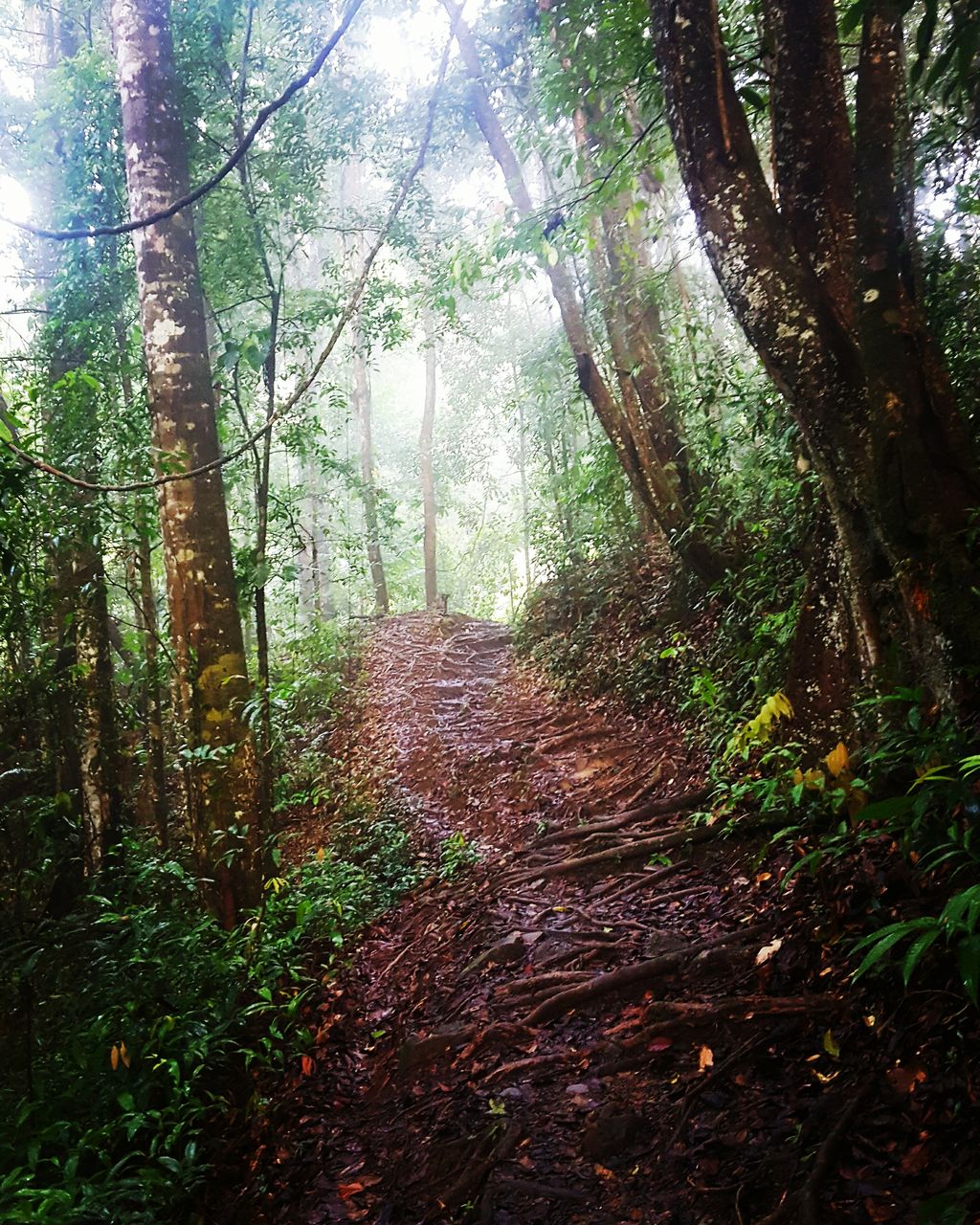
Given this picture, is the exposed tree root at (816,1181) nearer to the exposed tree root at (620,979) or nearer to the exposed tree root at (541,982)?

◆ ◆ ◆ ◆ ◆ ◆ ◆

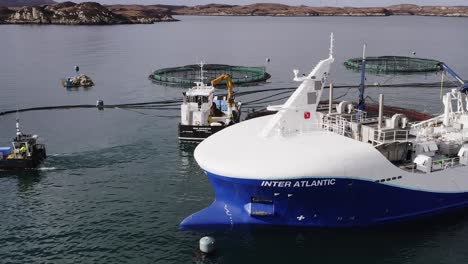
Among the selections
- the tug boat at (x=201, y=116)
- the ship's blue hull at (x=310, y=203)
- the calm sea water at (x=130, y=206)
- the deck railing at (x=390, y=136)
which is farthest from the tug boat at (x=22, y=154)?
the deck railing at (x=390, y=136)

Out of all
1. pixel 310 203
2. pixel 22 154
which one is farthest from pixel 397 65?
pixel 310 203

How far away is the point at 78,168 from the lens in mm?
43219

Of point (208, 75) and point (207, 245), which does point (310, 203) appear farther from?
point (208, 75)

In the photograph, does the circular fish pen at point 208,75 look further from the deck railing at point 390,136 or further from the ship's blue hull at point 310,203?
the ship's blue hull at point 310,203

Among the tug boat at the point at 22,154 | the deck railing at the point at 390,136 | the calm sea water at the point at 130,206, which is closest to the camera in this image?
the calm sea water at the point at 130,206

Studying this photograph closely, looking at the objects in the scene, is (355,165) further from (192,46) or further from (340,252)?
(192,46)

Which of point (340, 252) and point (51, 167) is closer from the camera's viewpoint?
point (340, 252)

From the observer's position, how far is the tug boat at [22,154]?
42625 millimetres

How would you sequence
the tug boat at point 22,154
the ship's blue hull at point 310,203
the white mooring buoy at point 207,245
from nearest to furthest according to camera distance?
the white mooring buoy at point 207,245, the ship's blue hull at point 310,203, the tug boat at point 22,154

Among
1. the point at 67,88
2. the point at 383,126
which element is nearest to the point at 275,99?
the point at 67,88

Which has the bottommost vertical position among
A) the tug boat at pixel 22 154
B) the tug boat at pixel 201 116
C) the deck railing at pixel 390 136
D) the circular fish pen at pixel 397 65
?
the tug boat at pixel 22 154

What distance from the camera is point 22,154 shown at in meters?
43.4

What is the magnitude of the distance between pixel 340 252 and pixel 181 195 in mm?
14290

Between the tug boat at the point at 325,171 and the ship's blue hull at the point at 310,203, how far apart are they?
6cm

◆ ◆ ◆ ◆ ◆ ◆ ◆

AIM -
Print the lines above verbatim, starting with the line that contains "Among the tug" and going on through the line that contains "42625 millimetres", with both of those lines included.

SOLUTION BELOW -
Among the tug boat at the point at 22,154 | the deck railing at the point at 390,136 | the calm sea water at the point at 130,206, which is closest to the camera in this image?
the calm sea water at the point at 130,206

Studying this photograph closely, looking at the objects in the scene, is (355,165) further from (192,46) or further from (340,252)?
(192,46)

Which of point (340, 252) and point (51, 167) is closer from the camera's viewpoint?
point (340, 252)

From the observer's position, how far is the tug boat at [22,154]?
42625 millimetres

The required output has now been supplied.